With orange balloons and a bicycle they are ready for a ride. They want to feel the air on their face and don’t want men to tell them not to mount on a bicycle. A group of young women held a symbolic bike ride o the city of Amuda, in Syrian Kurdistan (see video) to protest against norms that see girls on bikes as indecent. Under the slogan “free community” the girls, who named their group Newroz, state that they want to have the right to ride a bike wherever they like.

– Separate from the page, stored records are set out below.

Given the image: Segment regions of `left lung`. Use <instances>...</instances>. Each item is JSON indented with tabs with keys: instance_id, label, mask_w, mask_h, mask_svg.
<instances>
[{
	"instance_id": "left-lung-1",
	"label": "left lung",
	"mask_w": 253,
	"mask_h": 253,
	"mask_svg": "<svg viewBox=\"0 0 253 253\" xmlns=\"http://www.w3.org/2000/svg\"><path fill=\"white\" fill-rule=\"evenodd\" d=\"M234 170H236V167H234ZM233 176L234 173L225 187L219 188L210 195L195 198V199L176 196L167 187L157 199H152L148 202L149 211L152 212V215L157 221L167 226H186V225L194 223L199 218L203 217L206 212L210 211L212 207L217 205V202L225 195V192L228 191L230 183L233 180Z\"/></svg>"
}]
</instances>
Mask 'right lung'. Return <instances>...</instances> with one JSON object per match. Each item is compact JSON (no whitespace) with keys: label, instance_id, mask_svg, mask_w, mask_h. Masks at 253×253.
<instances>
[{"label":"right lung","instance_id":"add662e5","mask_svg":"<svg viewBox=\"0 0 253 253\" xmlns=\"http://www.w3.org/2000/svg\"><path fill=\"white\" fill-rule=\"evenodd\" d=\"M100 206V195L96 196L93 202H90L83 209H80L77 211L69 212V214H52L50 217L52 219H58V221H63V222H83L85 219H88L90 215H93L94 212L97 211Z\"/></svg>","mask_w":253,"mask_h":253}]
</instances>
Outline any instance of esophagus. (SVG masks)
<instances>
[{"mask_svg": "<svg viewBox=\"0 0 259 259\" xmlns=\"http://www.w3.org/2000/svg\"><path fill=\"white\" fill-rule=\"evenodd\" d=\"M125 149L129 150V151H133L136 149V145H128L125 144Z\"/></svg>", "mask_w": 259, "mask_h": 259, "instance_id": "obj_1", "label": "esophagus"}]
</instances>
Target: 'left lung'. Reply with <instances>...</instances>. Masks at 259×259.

Newroz, the origin of the name
Newroz (or Nawruz or Norouz, depending on the origin and language of the person who pronounces it) is New Year’s Day for some populations of the Middle East and Central Asia, a thousand-year-old celebration inherited from the Mesopotamian populations who worshipped Zarathustra. It differs from New Year’s Eve because Newroz is celebrated in the period of the spring equinox, indeed the word literally means “new day”.
https://www.youtube.com/watch?v=_CFwFPV6DEQ
Kurdish women spread culture on their bicycles
With the same spirit some women delivered books on their bicycles in Sulaimani, in the Kurdistan region in the northeast of Iraq, aiming to spread culture and reading in Kurdistan. The activists of Sofia Group did this with the hope in mind of giving books to families, mostly those including young members, because letting Kurdish women read can have a positive impact on their offspring’s lifestyle and culture. Sofia Group is a book club mainly composed of women who want to spread the free-thought culture, conscious reading and organise events such as workshops and book distribution initiatives.
In December 2015 Sulaimani was also the host city of an international conference on women and human rights that was held after the events against gender violence sponsored by the UN.